■ JOBS:
- 1) Answer these questions using the AXFR passage:
(a) What does dumpzone require of hsd and the writer's stuff?
(b) With AXFR, what is the only thing the writer needs to know about hsd?
(c) What has been merged to hsd?
- 2) Please give everything from the start of the records down through the line containing "264 centimetres" as a numbered list, leaving out blank lines.

■ GIVEN PASSAGE:
= = =

The benefit to me of having AXFR instead of dumpzone, is that dumpzone requires that hsd & my stuff are running in the same name space.

Where as, with AXFR, hsd can be run anywhere & all I need to know is its IP Address. It would just make it a lot easier for me to make a container of just my python merger & bind signer.

Microservices are the future.

buffrr commented 3 years ago

Ah nice! i would like to give your setup a try. Yep, being able to dump the zone over network is very convenient. It's easy to just dig @ hsd and get the root zone. It'd be nice if hsd has support for AXFR without plugins. Anyways, the rinfo.patch has been merged to hsd so the AXFR plugin doesn't need any patches to work.

= = =

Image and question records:

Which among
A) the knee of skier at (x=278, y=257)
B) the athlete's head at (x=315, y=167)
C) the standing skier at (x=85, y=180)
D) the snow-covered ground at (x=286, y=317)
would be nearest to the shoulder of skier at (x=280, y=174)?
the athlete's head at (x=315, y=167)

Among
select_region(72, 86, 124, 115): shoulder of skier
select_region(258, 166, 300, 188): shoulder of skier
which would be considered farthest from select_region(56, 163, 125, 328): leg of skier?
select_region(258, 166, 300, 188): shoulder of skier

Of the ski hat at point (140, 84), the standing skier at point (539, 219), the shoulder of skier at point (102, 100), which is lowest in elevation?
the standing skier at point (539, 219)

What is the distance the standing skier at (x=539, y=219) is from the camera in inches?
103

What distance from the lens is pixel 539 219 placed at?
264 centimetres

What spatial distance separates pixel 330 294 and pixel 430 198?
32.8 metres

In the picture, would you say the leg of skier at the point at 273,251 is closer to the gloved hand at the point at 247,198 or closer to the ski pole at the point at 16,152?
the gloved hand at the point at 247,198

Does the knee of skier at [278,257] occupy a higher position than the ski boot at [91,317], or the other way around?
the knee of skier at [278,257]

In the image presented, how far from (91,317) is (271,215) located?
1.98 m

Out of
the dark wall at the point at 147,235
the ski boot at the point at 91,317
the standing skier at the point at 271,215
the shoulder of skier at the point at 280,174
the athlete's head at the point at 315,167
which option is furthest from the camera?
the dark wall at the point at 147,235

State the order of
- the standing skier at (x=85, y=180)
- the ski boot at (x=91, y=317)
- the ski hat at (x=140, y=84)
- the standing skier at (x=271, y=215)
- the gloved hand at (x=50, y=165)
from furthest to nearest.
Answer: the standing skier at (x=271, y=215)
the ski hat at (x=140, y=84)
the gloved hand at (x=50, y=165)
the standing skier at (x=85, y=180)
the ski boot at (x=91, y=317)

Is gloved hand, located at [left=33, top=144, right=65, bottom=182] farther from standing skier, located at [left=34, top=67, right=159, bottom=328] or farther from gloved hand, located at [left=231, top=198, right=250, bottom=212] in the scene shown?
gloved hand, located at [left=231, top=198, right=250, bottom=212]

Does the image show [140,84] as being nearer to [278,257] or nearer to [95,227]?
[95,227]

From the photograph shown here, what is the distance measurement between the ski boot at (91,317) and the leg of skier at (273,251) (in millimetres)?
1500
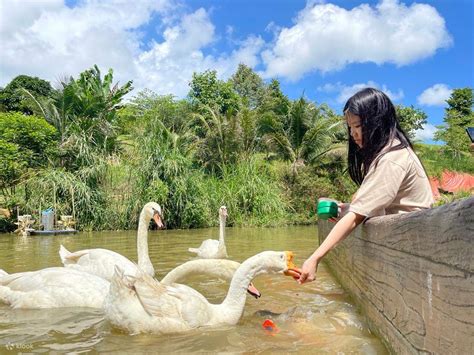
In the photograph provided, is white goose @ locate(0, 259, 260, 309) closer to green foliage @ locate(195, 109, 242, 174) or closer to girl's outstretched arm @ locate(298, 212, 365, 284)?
girl's outstretched arm @ locate(298, 212, 365, 284)

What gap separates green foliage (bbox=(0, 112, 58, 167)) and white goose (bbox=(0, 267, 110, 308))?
1562cm

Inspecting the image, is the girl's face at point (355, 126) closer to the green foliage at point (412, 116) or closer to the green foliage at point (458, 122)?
the green foliage at point (458, 122)

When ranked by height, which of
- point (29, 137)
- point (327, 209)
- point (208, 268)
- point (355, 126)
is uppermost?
point (29, 137)

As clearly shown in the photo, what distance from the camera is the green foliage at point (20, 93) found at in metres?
37.0

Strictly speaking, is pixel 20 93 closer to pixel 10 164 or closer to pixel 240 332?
pixel 10 164

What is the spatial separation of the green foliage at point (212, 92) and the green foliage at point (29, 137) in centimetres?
2044

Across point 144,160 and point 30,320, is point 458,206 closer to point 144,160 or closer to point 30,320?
point 30,320

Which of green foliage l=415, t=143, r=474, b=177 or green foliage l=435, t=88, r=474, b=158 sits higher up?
green foliage l=435, t=88, r=474, b=158

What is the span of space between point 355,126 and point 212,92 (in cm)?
3799

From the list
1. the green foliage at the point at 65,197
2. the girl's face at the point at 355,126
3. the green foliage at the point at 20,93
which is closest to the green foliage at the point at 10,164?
the green foliage at the point at 65,197

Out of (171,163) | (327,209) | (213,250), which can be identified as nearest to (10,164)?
(171,163)

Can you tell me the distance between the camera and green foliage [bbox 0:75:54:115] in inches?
1457

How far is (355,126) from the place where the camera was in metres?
3.18

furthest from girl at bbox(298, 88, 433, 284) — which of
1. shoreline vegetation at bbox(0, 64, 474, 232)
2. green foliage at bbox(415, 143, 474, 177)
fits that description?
green foliage at bbox(415, 143, 474, 177)
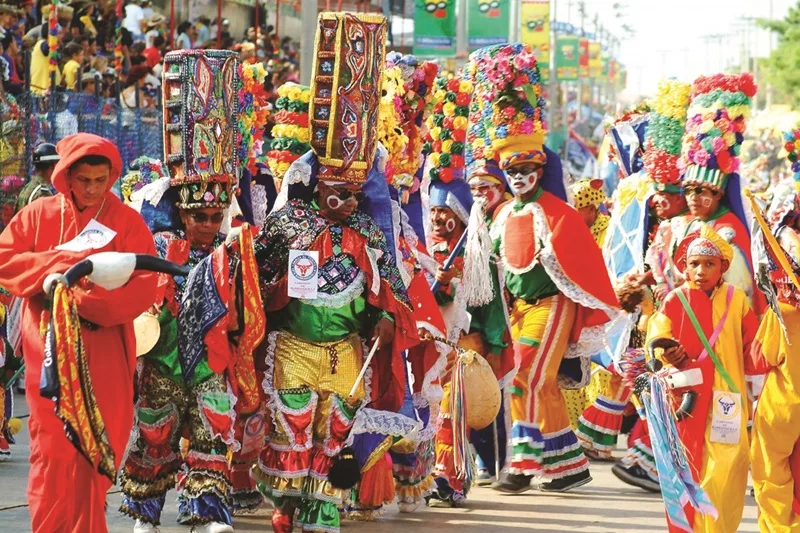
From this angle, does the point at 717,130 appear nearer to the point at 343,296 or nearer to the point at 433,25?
the point at 343,296

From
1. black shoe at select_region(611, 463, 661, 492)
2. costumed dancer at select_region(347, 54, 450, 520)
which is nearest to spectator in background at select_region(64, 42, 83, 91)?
costumed dancer at select_region(347, 54, 450, 520)

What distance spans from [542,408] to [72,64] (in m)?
7.51

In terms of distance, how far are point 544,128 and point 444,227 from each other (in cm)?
102

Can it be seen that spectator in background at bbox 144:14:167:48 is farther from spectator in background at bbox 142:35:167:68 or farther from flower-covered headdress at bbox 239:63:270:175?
flower-covered headdress at bbox 239:63:270:175

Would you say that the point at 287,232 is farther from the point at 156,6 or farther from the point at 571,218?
the point at 156,6

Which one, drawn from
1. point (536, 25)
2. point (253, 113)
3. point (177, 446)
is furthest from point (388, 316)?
point (536, 25)

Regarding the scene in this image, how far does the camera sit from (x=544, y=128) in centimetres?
1094

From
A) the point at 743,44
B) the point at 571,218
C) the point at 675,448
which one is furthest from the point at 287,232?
the point at 743,44

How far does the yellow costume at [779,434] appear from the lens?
8477mm

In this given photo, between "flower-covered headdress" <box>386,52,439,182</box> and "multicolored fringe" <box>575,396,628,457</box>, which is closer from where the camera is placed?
"flower-covered headdress" <box>386,52,439,182</box>

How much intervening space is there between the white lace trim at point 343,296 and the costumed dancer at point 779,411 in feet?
6.76

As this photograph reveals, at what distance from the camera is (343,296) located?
8359 mm

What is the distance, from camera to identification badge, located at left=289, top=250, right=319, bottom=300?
822 centimetres

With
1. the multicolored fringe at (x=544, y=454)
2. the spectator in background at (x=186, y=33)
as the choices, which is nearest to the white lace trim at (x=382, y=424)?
the multicolored fringe at (x=544, y=454)
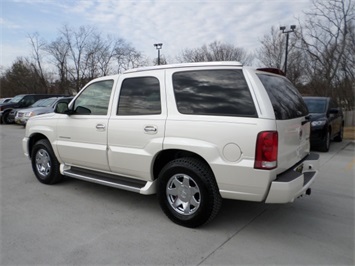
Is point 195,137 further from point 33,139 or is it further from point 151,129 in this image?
point 33,139

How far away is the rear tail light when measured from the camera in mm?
2973

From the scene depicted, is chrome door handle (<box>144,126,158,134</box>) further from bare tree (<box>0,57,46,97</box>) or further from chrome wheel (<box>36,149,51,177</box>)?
bare tree (<box>0,57,46,97</box>)

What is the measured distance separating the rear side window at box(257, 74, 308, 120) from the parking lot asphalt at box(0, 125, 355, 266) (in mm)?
1408

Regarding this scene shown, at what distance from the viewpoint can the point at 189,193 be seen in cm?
352

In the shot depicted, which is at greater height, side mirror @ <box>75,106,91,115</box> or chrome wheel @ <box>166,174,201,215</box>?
side mirror @ <box>75,106,91,115</box>

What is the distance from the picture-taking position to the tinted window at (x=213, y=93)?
319cm

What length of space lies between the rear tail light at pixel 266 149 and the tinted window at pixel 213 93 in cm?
29

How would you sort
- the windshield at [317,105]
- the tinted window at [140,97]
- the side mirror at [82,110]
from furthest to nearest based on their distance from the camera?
the windshield at [317,105]
the side mirror at [82,110]
the tinted window at [140,97]

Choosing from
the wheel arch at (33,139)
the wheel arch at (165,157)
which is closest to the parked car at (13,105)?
the wheel arch at (33,139)

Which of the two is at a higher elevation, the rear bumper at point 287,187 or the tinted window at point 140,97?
the tinted window at point 140,97

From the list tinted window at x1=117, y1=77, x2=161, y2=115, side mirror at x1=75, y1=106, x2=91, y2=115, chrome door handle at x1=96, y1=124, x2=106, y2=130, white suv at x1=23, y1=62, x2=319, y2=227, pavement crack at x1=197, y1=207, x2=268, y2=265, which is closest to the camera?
pavement crack at x1=197, y1=207, x2=268, y2=265

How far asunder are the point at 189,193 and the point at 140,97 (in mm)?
1485

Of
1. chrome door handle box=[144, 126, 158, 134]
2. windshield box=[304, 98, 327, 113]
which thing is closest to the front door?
chrome door handle box=[144, 126, 158, 134]

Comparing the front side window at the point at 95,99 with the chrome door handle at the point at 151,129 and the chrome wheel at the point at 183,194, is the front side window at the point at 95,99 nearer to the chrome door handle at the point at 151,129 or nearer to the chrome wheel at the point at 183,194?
the chrome door handle at the point at 151,129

= = =

■ SOLUTIONS BELOW:
- 1)
(a) That they run in the same name space.
(b) Its IP address.
(c) The rinfo.patch.

- 2)
1. Which among
2. A) the knee of skier at (x=278, y=257)
3. B) the athlete's head at (x=315, y=167)
4. C) the standing skier at (x=85, y=180)
5. D) the snow-covered ground at (x=286, y=317)
6. would be nearest to the shoulder of skier at (x=280, y=174)?
7. the athlete's head at (x=315, y=167)
8. Among
9. select_region(72, 86, 124, 115): shoulder of skier
10. select_region(258, 166, 300, 188): shoulder of skier
11. which would be considered farthest from select_region(56, 163, 125, 328): leg of skier?
12. select_region(258, 166, 300, 188): shoulder of skier
13. Of the ski hat at point (140, 84), the standing skier at point (539, 219), the shoulder of skier at point (102, 100), which is lowest in elevation?
14. the standing skier at point (539, 219)
15. What is the distance the standing skier at (x=539, y=219) is from the camera in inches?
16. 103
17. What distance from the lens is pixel 539 219 placed at?
18. 264 centimetres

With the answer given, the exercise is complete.